**** Material shown
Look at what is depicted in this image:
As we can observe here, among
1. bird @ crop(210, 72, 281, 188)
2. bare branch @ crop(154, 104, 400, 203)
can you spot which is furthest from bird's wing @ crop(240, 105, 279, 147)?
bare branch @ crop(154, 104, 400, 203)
********
> [Goal]: Convert every line of the records above into a Markdown table with the columns Row and Line. Number each row and skip blank lines.

> [Correct result]:
| Row | Line |
|---|---|
| 1 | Look at what is depicted in this image: |
| 2 | As we can observe here, among |
| 3 | 1. bird @ crop(210, 72, 281, 188) |
| 4 | 2. bare branch @ crop(154, 104, 400, 203) |
| 5 | can you spot which is furthest from bird's wing @ crop(240, 105, 279, 147)? |
| 6 | bare branch @ crop(154, 104, 400, 203) |